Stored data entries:

------------------------------------

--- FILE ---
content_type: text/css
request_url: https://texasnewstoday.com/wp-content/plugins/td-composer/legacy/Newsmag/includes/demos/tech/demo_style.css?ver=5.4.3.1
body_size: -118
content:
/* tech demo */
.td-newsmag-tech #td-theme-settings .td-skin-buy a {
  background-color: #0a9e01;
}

------------------------------------

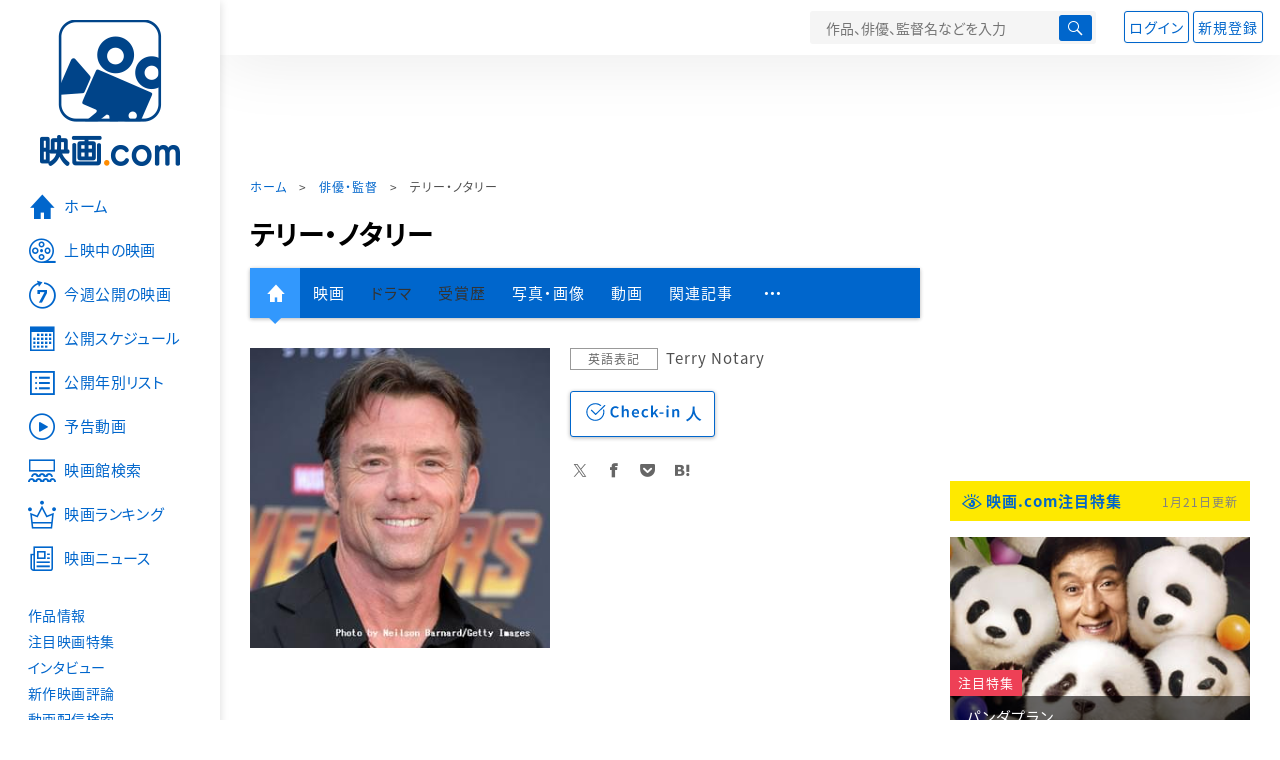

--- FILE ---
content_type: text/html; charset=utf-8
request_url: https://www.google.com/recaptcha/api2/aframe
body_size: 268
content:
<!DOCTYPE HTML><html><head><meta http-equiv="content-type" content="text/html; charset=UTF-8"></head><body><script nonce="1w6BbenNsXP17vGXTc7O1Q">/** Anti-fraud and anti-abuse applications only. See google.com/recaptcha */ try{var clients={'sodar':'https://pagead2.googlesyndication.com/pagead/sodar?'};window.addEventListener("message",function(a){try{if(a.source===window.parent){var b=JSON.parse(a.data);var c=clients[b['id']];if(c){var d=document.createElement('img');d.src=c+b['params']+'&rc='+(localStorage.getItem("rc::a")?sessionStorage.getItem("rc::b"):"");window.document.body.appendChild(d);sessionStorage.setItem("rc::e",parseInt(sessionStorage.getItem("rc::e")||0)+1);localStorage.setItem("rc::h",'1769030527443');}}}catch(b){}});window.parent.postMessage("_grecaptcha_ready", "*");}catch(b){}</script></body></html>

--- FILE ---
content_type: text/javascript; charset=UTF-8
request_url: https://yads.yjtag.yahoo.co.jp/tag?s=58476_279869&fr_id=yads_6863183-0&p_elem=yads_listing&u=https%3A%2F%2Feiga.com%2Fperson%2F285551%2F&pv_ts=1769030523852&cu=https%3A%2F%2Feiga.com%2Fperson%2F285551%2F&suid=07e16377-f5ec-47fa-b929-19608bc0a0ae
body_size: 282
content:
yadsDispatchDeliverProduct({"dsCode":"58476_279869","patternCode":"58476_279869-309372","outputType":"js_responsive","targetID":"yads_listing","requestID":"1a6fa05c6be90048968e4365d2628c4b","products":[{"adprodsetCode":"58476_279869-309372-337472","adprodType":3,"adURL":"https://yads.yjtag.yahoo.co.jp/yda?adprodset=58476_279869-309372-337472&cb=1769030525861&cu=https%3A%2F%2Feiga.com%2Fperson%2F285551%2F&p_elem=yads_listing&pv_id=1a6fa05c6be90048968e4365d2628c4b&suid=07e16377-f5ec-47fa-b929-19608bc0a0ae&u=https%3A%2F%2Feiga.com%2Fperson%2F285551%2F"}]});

------------------------------------

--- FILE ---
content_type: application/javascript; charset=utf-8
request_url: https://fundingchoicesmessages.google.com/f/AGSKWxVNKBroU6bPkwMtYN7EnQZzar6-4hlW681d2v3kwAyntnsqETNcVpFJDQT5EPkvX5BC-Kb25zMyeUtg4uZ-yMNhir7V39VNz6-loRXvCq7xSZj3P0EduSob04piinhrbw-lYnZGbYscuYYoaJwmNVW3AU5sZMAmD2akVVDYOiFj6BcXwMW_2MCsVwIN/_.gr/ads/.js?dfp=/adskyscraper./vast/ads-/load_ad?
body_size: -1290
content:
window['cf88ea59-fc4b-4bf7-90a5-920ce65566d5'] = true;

------------------------------------

* [WHAT THE TASK ASKS]: Read the data above. Pull out each line in which the string "javascript" appears.

* [EXERCISE OUTPUT]:
content_type: text/javascript; charset=UTF-8
content_type: application/javascript; charset=utf-8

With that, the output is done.